## Stated task
Copy the records below, changing each occurrence of "camera" to "viewer" and keeping every other word the same.

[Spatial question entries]
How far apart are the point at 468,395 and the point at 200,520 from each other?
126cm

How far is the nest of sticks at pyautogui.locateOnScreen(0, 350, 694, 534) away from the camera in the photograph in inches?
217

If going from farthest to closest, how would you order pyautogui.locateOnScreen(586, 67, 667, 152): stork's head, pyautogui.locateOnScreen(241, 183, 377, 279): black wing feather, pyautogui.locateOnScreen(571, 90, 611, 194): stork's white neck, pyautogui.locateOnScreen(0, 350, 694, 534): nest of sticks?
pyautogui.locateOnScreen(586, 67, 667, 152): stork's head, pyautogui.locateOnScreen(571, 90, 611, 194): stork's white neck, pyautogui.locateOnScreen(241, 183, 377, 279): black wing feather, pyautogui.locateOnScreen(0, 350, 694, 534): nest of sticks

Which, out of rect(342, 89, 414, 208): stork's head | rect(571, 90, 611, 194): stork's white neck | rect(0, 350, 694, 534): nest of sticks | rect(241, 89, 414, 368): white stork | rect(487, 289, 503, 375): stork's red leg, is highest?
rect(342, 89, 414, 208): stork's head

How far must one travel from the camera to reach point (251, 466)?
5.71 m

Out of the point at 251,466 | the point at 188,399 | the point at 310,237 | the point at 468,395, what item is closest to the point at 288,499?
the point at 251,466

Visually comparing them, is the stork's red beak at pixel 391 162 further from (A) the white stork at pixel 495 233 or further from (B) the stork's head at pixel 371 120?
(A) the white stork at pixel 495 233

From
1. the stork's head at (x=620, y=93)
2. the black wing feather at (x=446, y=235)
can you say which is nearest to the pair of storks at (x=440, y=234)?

## Worked solution
How far apart are the point at 468,395 and the point at 200,520 from each other?
126cm

How far is the nest of sticks at pyautogui.locateOnScreen(0, 350, 694, 534) away from the viewer in the photograph in inches?
217

If going from farthest to closest, how would you order pyautogui.locateOnScreen(586, 67, 667, 152): stork's head, pyautogui.locateOnScreen(241, 183, 377, 279): black wing feather, pyautogui.locateOnScreen(571, 90, 611, 194): stork's white neck, pyautogui.locateOnScreen(0, 350, 694, 534): nest of sticks?
pyautogui.locateOnScreen(586, 67, 667, 152): stork's head, pyautogui.locateOnScreen(571, 90, 611, 194): stork's white neck, pyautogui.locateOnScreen(241, 183, 377, 279): black wing feather, pyautogui.locateOnScreen(0, 350, 694, 534): nest of sticks

Which, out of rect(342, 89, 414, 208): stork's head | rect(571, 90, 611, 194): stork's white neck | rect(0, 350, 694, 534): nest of sticks | rect(241, 89, 414, 368): white stork | rect(487, 289, 503, 375): stork's red leg, is highest?
rect(342, 89, 414, 208): stork's head

How far must one travel from the viewer to reach point (251, 466)?
5.71 m

Out of the point at 251,466 | the point at 188,399 | the point at 310,237 | the point at 468,395, what item is closest to the point at 288,499?
the point at 251,466

Visually comparing them, is the stork's red beak at pixel 391 162 further from (A) the white stork at pixel 495 233 or further from (B) the stork's head at pixel 371 120?
(A) the white stork at pixel 495 233

From
1. the stork's head at (x=620, y=93)
2. the black wing feather at (x=446, y=235)
can you say which is nearest to the pair of storks at (x=440, y=234)?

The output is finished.